Hey Catherine, good to be here. Thanks for having me.

Catherine

Great. Ed, the main theme of the paper is the New Monetary Order, which is characterized by higher-for-longer interest rates. What sort of challenges do you think this poses for the financial services sector in Australia?

Ed

Thanks, Catherine. This is a series of papers that we have completed around the world because Australia is not alone in having to adjust and adapt to higher interest rates from having low interest rates for quite some time. It's really going to require an adjustment to a lot of the balance sheet settings that a lot of the financial institutions have.

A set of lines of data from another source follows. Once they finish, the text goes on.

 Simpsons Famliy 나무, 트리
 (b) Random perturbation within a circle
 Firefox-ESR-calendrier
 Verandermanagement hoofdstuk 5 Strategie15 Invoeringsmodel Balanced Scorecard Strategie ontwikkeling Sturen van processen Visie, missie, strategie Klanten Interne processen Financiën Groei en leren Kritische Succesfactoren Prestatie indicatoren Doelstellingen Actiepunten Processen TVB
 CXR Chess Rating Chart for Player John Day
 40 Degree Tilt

In Australia, one of the key prominent portfolios or areas that are under the most pressure or shift is that of the mortgage portfolio. Low interest rates environment has created housing affordability to be there, and housing growth has been significantly higher than it is now. We've already seen quite a change in the housing portfolios and as a result of that, the banks in particular have been slowing their lending and they're seeing the need to seek other growth opportunities in the market.

Ed

That creates one: where does the growth come from, but also a challenge for the organizations to understand how much the housing affordability is starting to put pressure on the quality of the mortgage portfolio as well. We're also seeing – in the business bank and outside of the mortgage portfolio – a lot of credit growth happening. Now, the challenge there is to what extent is that good credit growth, and if banks are maintaining their underwriting standards so that we don't see any bad debts coming through later. So far everyone has held up very, very well and the resilience is there, but that will be a good question going forward.

Catherine

It sounds like we're looking into an increasingly competitive market. What sort of strategies do you think banks should consider employing to compete?

Ed

We're seeing a lot more partnerships happening in the market, both typically outside of the mortgage portfolio and in the business banking, and even all the way up into the institutional side. The influx of private credit into the market has both been a competition and a threat to the major banks, but we're actually now seeing that shifting to being a source of opportunity from a partnership perspective, whereby the banks can distribute and leverage their balance sheets through private credit firms. These partnerships are going to be important going forward.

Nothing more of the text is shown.